Chapter 9 - Text Pattern Matching with Regular Expressions (Python)

Here's a concise walkthrough of the main ideas in Chapter 9, each with a small example.

Manually finding patterns vs regex

You can detect patterns (like US phone numbers) with plain string logic, but it's verbose and rigid, while regex does the same with a short pattern.

Example (manual phone check):

def is_phone_number(text):
    if len(text) != 12:
        return False
    for i in range(0, 3):
        if not text[i].isdecimal():
            return False
    if text[3] != '-':
        return False
    for i in range(4, 7):
        if not text[i].isdecimal():
            return False
    if text[7] != '-':
        return False
    for i in range(8, 12):
        if not text[i].isdecimal():
            return False
    return True

Regex equivalent pattern: r'\d{3}-\d{3}-\d{4}'.

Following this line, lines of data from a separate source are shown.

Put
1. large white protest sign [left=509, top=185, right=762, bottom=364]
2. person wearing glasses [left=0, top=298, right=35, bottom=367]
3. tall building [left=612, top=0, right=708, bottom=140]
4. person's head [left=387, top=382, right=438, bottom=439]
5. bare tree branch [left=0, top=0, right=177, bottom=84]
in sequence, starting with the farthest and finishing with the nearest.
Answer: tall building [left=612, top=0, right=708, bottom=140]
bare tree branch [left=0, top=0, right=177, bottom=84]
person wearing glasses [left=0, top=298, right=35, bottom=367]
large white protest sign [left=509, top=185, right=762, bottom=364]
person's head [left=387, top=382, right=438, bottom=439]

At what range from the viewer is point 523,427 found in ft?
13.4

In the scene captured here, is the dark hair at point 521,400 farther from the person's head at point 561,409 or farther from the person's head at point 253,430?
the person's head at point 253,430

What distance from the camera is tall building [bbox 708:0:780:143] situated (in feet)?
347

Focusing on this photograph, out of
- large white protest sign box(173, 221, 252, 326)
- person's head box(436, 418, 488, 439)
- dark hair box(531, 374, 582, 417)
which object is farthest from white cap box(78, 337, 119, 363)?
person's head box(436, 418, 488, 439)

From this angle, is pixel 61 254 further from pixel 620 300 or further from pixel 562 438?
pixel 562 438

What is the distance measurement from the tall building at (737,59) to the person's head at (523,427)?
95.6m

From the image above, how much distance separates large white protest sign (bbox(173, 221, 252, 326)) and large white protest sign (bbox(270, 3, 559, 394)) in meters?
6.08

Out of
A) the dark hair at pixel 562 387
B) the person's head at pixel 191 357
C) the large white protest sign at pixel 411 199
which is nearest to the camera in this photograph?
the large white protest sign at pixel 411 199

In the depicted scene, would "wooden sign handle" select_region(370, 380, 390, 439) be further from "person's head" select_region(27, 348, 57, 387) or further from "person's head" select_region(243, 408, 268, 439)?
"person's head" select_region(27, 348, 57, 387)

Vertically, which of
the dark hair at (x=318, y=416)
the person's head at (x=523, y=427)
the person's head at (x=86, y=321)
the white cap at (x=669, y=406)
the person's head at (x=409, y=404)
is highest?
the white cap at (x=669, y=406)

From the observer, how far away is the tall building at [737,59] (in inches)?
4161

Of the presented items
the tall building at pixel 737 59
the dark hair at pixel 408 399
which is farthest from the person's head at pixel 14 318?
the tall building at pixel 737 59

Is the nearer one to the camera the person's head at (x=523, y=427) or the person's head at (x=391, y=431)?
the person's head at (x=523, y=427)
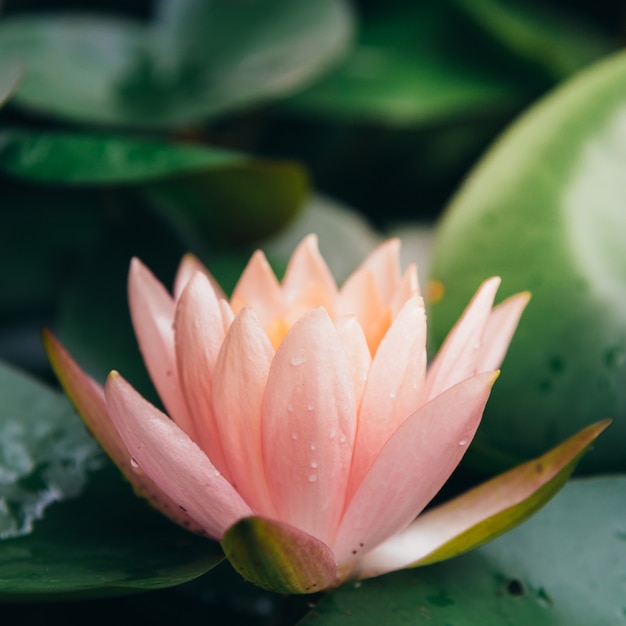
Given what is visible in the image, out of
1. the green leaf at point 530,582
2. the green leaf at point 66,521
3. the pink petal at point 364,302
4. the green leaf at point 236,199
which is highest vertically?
the green leaf at point 236,199

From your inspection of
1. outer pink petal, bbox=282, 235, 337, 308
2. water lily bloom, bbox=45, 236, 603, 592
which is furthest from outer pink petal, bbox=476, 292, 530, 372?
outer pink petal, bbox=282, 235, 337, 308

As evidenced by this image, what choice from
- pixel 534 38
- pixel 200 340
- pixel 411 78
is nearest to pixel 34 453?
pixel 200 340

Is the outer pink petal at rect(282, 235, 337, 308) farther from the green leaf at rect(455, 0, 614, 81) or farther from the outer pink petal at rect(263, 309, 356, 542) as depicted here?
the green leaf at rect(455, 0, 614, 81)

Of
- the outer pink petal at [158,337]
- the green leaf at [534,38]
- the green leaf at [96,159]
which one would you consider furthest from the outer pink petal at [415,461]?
the green leaf at [534,38]

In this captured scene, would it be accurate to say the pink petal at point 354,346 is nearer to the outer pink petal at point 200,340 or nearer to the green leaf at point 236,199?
the outer pink petal at point 200,340

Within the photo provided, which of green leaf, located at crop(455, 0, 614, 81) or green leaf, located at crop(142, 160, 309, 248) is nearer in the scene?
green leaf, located at crop(142, 160, 309, 248)

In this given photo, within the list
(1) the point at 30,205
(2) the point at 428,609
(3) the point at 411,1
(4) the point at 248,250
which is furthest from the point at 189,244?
(3) the point at 411,1
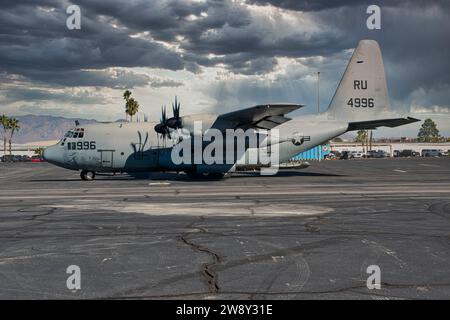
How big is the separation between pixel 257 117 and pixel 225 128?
2.81 meters

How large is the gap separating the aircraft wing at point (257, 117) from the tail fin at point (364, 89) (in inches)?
275

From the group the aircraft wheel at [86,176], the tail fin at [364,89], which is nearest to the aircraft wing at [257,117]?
the tail fin at [364,89]

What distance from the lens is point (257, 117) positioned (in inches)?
1215

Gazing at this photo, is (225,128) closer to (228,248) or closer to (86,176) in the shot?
(86,176)

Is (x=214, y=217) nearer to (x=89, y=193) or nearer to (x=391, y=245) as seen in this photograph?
(x=391, y=245)

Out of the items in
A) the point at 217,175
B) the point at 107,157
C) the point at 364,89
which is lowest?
the point at 217,175

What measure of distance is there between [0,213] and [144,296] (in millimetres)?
12463

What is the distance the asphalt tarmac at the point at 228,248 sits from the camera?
7.05 metres

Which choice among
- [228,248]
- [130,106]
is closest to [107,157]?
[228,248]

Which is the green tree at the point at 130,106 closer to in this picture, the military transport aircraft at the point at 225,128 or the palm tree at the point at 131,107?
the palm tree at the point at 131,107

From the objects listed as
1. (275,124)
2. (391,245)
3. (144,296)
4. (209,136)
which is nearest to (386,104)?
(275,124)

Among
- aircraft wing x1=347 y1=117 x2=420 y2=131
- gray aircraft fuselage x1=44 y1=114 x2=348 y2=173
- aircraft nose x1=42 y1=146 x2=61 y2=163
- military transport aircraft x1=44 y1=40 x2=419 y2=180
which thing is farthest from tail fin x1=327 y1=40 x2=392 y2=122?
aircraft nose x1=42 y1=146 x2=61 y2=163

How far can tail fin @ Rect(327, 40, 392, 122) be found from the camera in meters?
34.4

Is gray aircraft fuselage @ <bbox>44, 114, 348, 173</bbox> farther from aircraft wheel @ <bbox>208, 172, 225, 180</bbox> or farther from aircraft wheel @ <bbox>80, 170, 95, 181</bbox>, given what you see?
aircraft wheel @ <bbox>208, 172, 225, 180</bbox>
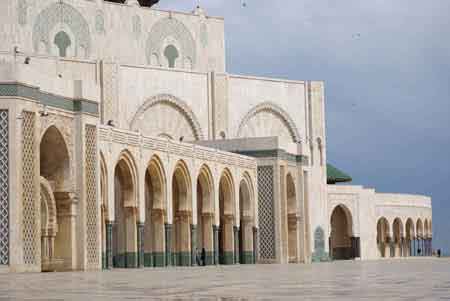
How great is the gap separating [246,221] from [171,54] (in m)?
7.91

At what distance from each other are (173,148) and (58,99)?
701cm

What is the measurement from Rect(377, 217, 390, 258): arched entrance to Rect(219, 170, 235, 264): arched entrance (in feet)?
73.9

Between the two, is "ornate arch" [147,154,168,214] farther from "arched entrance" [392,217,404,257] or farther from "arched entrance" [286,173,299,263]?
"arched entrance" [392,217,404,257]

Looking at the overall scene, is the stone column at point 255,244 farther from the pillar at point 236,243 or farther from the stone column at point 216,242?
the stone column at point 216,242

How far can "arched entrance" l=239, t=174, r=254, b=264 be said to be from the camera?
35344 millimetres

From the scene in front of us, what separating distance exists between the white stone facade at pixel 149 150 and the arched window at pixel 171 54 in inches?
1.4

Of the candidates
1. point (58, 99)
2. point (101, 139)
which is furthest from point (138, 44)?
point (58, 99)

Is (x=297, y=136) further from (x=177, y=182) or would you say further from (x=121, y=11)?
(x=177, y=182)

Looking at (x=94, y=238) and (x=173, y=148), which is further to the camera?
(x=173, y=148)

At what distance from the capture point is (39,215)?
2189cm

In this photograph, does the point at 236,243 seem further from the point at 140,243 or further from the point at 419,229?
the point at 419,229

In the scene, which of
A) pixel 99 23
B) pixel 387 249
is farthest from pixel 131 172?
pixel 387 249

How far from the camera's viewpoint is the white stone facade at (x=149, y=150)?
72.7ft

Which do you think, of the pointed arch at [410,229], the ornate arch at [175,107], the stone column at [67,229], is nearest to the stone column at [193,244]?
the ornate arch at [175,107]
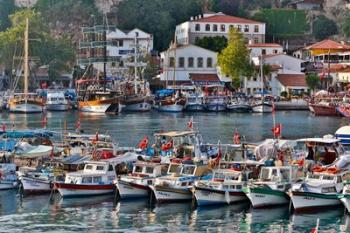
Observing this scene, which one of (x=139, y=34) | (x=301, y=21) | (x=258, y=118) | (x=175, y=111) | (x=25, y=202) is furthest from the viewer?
(x=301, y=21)

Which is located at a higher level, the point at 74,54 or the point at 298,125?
the point at 74,54

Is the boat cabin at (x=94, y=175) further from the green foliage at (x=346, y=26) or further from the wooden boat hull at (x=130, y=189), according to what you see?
the green foliage at (x=346, y=26)

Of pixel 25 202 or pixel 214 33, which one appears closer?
pixel 25 202

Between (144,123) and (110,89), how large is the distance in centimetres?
2422

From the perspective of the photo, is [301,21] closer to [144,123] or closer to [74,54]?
[74,54]

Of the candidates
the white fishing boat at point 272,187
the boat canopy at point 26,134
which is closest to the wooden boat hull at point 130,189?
the white fishing boat at point 272,187

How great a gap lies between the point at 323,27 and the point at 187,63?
102 ft

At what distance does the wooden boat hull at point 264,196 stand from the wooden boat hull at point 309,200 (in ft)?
2.58

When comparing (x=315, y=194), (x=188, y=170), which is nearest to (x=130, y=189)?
(x=188, y=170)

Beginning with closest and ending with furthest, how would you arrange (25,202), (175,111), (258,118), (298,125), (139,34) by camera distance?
(25,202) < (298,125) < (258,118) < (175,111) < (139,34)

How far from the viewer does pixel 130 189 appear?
36.8 meters

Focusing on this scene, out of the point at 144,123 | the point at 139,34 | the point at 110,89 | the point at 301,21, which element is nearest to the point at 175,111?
the point at 110,89

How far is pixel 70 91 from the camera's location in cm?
10900

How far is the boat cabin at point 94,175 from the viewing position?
37.5m
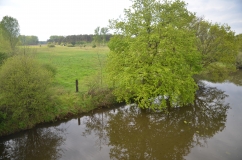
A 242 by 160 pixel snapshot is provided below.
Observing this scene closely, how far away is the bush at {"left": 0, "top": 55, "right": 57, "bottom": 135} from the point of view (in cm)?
1340

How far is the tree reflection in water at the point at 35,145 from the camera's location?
11859 millimetres

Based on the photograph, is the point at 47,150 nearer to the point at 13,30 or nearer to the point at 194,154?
the point at 194,154

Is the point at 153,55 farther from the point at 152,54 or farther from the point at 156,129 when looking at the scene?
the point at 156,129

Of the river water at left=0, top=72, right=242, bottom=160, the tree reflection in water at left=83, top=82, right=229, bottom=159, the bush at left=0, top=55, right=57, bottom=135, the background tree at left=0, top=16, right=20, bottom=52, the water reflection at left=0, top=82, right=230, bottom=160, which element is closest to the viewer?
the river water at left=0, top=72, right=242, bottom=160

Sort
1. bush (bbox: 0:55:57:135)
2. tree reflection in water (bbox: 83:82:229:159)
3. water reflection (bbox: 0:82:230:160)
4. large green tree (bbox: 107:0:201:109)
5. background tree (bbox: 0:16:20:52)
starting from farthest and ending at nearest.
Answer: background tree (bbox: 0:16:20:52)
large green tree (bbox: 107:0:201:109)
bush (bbox: 0:55:57:135)
tree reflection in water (bbox: 83:82:229:159)
water reflection (bbox: 0:82:230:160)

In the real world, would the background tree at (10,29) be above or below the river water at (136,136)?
above

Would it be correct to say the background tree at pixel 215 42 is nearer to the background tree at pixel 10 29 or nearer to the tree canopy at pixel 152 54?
the tree canopy at pixel 152 54

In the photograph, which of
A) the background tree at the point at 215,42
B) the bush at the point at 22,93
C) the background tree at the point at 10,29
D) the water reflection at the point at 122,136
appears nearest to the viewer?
the water reflection at the point at 122,136

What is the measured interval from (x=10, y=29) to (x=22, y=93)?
2322 cm

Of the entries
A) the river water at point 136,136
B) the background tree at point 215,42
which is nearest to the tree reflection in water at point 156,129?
the river water at point 136,136

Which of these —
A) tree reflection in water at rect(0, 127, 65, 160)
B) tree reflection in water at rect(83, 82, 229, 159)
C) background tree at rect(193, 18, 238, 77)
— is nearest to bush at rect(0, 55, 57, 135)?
tree reflection in water at rect(0, 127, 65, 160)

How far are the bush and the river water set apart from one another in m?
1.22

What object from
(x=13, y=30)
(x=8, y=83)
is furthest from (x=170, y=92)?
(x=13, y=30)

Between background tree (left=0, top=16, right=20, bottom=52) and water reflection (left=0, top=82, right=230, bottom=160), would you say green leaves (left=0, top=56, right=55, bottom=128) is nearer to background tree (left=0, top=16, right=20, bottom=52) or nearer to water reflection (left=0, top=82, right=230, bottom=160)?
water reflection (left=0, top=82, right=230, bottom=160)
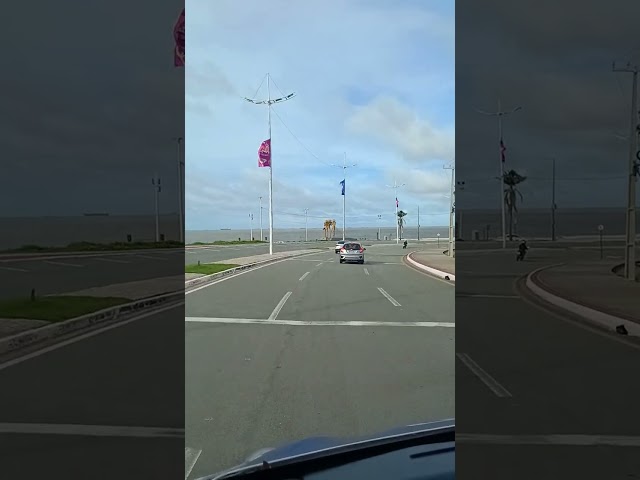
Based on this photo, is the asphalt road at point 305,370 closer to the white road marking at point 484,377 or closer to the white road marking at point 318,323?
the white road marking at point 318,323

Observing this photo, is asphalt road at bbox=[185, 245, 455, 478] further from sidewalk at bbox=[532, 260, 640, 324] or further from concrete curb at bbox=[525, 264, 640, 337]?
sidewalk at bbox=[532, 260, 640, 324]

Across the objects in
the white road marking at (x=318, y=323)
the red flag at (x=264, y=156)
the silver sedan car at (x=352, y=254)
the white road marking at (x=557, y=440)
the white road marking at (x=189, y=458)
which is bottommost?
the white road marking at (x=318, y=323)

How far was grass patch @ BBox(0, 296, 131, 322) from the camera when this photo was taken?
38.4 feet

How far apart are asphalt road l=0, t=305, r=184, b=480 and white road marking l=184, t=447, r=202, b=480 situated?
0.05 meters

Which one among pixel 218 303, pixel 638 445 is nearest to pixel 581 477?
pixel 638 445

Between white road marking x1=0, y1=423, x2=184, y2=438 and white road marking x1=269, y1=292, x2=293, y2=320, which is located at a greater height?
white road marking x1=0, y1=423, x2=184, y2=438

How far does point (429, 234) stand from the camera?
143m

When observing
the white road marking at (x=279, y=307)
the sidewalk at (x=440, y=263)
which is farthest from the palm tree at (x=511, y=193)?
the white road marking at (x=279, y=307)

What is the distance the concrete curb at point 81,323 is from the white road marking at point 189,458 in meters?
5.71

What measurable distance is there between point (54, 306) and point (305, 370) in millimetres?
7979

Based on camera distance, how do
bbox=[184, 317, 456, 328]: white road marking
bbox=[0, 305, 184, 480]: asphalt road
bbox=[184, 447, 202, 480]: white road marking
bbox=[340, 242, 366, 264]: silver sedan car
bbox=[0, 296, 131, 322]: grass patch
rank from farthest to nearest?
1. bbox=[340, 242, 366, 264]: silver sedan car
2. bbox=[0, 296, 131, 322]: grass patch
3. bbox=[184, 317, 456, 328]: white road marking
4. bbox=[0, 305, 184, 480]: asphalt road
5. bbox=[184, 447, 202, 480]: white road marking

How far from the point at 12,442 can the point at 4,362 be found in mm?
3695

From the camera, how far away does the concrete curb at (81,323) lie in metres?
9.29

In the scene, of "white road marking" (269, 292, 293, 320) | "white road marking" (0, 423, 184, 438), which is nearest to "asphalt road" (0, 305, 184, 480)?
"white road marking" (0, 423, 184, 438)
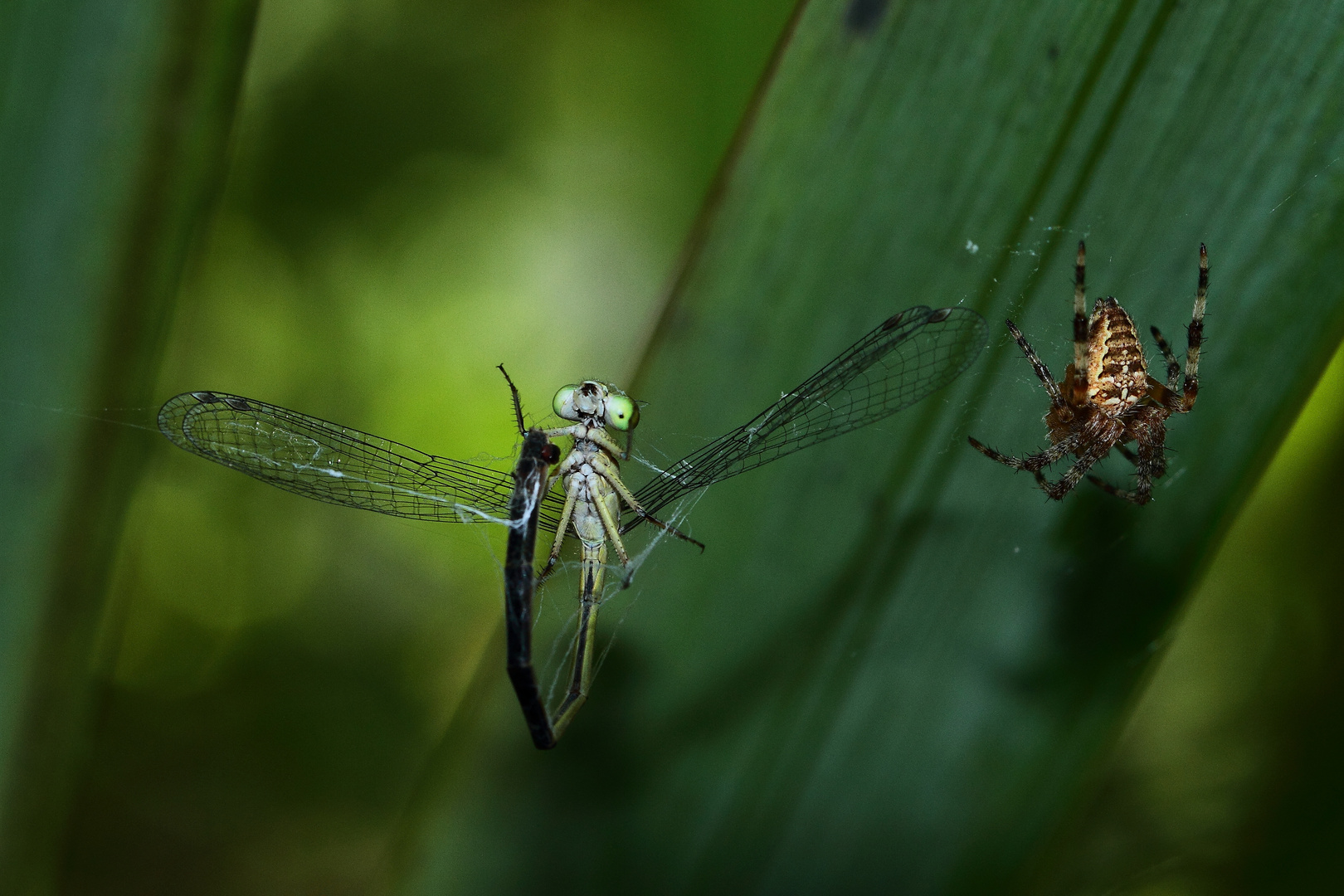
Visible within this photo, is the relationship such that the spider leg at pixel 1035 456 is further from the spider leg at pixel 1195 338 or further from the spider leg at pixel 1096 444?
the spider leg at pixel 1195 338

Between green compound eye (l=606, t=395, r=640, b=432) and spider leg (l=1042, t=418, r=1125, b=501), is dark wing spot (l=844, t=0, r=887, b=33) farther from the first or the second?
spider leg (l=1042, t=418, r=1125, b=501)

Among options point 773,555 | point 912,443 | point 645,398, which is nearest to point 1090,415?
point 912,443

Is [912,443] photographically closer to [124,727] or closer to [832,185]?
[832,185]

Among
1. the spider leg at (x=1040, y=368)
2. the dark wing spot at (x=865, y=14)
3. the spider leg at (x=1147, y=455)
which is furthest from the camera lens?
the spider leg at (x=1147, y=455)

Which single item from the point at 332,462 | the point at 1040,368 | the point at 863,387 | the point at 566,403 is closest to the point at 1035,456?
the point at 1040,368

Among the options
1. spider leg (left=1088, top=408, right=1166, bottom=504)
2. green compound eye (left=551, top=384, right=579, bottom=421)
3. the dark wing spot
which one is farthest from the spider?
green compound eye (left=551, top=384, right=579, bottom=421)

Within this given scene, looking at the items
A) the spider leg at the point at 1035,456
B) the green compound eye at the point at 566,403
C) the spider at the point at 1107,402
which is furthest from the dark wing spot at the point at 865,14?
the green compound eye at the point at 566,403
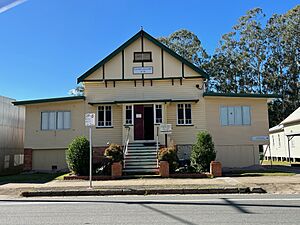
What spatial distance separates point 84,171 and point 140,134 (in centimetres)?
576

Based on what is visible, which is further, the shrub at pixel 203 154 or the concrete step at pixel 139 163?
the concrete step at pixel 139 163

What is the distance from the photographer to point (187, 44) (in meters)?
45.4

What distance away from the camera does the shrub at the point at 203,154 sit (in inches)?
701

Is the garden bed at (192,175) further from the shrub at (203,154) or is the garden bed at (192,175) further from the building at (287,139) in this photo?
the building at (287,139)

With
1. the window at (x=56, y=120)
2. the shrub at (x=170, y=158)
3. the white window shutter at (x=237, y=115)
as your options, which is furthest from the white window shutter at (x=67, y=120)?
the white window shutter at (x=237, y=115)

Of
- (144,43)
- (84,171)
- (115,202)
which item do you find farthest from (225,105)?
(115,202)

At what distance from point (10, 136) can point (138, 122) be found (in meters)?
10.0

Basic regex workflow with `re`

Steps: import re, compile a pattern, call search(), then group() on the match.

Example:

import re

phone_re = re.compile(r'\d{3}-\d{3}-\d{4}')
mo = phone_re.search('My number is 415-555-4242.')
print(mo.group())    # '415-555-4242'

Groups with parentheses

Parentheses create groups so you can pull out parts of a match (group 1, group 2, etc.).

Example:

import re

phone_re = re.compile(r'(\d{3})-(\d{3}-\d{4})')
mo = phone_re.search('My number is 415-555-4242.')
print(mo.group(1))      # '415'
print(mo.group(2))      # '555-4242'
print(mo.groups())      # ('415', '555-4242')

You can unpack groups into variables:

area, rest = mo.groups()

Escaping special characters

Characters like ()[]{}.+*?^$|\ have special meanings in regex; prefix with \ to match them literally.

Example (match (415) 555-4242):

import re

pattern = re.compile(r'(\(\d{3}\)) (\d{3}-\d{4})')
mo = pattern.search('My phone number is (415) 555-4242.')
print(mo.group(1))   # '(415)'
print(mo.group(2))   # '555-4242'

Alternation with `|`

| means "this or that", and you can combine it with groups for shared prefixes.

Example:

import re

pet_re = re.compile(r'Cat(erpillar|astrophe|ch|egory)')
mo = pet_re.search('Catch me if you can.')
print(mo.group())    # 'Catch'
print(mo.group(1))   # 'ch'

`search()` vs `findall()`

search() returns the first match (or None).
findall() returns all matches as a list; if the pattern has groups, you get tuples.

Example (no groups):

import re

pattern = re.compile(r'\d{3}-\d{3}-\d{4}')
print(pattern.findall('Cell: 415-555-9999 Work: 212-555-0000'))
# ['415-555-9999', '212-555-0000']

With groups:

pattern = re.compile(r'(\d{3})-(\d{3})-(\d{4})')
print(pattern.findall('Cell: 415-555-9999 Work: 212-555-0000'))
# [('415', '555', '9999'), ('212', '555', '0000')]

Character classes `[...]` and negated `[^...]`

[...] matches any one character from the set; [^...] matches any character not in the set.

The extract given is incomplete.